_Texto de origem_
════════

2) Que informações dissemino em minha organização? Que importância atribuo ao fato
de meus subordinados receberem minhas informações? Estarei guardando demasiada
informação pelo simples fato de que sua difusão consome muito tempo ou é
inconveniente? Como fornecer mais informações aos outros, para que possam tomar
decisões mais acertadas?
3) Estabeleço alguma relação entre as informações colhidas e as ações tomadas? Minha
tendência é agir antes de reunir as informações? Ou, ao contrário, me detenho
excessivamente na coleta de todas as informações, perdendo, em conseqüência, as
oportunidades e tornando-me um empecilho para o bom andamento da empresa?
4) Qual o ritmo de mudança que procuro imprimir à organização? Tal ritmo é
suficientemente dosado, de modo a garantir que as operações não sejam
excessivamente estáticas ou alteradas com muita freqüência? Temos analisado
suficientemente o impacto dessas alterações sobre o futuro da empresa?

════════

_Tarefas e exercícios_
1: No texto de origem, que dois motivos a pergunta cogita para alguém estar guardando demasiada informação?
2: Reproduza com fidelidade o trecho do texto de origem que vai de "2) Que informações" até "andamento da empresa?".
O material a seguir não tem relação com o texto de origem.

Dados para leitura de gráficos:
════════

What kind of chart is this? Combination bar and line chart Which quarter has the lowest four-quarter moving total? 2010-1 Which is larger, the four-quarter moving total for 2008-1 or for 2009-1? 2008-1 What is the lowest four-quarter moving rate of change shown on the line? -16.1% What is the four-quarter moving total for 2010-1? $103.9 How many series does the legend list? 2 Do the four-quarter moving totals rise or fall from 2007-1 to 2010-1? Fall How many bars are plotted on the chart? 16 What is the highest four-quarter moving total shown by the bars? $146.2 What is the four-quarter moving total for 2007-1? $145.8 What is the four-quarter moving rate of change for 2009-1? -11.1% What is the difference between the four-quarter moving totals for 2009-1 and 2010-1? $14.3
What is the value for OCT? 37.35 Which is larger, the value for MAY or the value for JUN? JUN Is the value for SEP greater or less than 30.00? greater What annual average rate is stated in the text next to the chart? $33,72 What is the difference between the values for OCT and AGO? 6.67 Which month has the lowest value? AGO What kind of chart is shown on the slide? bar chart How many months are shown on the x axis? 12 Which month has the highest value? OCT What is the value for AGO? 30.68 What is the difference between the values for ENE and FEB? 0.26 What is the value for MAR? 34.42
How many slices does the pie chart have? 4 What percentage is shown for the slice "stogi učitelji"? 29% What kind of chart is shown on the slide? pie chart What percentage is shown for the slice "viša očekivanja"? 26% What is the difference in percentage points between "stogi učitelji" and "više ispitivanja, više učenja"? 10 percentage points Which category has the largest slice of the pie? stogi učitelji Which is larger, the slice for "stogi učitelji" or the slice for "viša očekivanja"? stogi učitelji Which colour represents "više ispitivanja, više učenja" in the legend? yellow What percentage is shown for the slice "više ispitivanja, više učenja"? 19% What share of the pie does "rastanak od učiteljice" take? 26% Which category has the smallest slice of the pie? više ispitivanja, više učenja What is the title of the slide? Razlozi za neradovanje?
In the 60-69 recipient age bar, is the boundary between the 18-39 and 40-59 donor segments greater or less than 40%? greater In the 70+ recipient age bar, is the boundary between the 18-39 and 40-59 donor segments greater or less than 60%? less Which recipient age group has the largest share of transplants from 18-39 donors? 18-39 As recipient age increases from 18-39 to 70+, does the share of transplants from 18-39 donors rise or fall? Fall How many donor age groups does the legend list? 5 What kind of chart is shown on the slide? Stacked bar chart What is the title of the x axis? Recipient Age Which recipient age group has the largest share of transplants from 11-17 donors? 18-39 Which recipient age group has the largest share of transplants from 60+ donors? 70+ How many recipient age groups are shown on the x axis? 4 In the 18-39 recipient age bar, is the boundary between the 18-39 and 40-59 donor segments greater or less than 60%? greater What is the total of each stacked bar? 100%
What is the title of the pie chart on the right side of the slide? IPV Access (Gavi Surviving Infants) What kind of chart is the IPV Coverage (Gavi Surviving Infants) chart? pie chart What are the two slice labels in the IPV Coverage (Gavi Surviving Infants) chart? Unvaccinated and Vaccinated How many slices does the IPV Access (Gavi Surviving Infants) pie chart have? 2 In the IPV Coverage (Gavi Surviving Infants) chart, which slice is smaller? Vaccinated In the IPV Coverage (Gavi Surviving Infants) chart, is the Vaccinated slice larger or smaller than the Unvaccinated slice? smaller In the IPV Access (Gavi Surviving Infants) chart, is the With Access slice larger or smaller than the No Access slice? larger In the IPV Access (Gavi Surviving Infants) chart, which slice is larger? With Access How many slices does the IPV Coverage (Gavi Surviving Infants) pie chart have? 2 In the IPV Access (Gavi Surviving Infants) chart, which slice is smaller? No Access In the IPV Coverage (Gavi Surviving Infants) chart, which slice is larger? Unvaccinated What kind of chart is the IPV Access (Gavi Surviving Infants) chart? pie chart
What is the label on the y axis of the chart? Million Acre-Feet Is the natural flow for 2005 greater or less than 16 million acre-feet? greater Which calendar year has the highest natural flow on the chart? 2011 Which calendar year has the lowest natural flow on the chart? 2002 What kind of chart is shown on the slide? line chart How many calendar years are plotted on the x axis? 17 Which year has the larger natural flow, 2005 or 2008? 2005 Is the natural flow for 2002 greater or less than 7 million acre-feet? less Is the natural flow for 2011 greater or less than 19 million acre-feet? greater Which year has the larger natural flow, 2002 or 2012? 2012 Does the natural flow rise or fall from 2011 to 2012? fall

════════

_Respostas por tarefa_
1: O fato de que sua difusão consome muito tempo ou é inconveniente.

2:
2) Que informações dissemino em minha organização? Que importância atribuo ao fato
de meus subordinados receberem minhas informações? Estarei guardando demasiada
informação pelo simples fato de que sua difusão consome muito tempo ou é
inconveniente? Como fornecer mais informações aos outros, para que possam tomar
decisões mais acertadas?
3) Estabeleço alguma relação entre as informações colhidas e as ações tomadas? Minha
tendência é agir antes de reunir as informações? Ou, ao contrário, me detenho
excessivamente na coleta de todas as informações, perdendo, em conseqüência, as
oportunidades e tornando-me um empecilho para o bom andamento da empresa?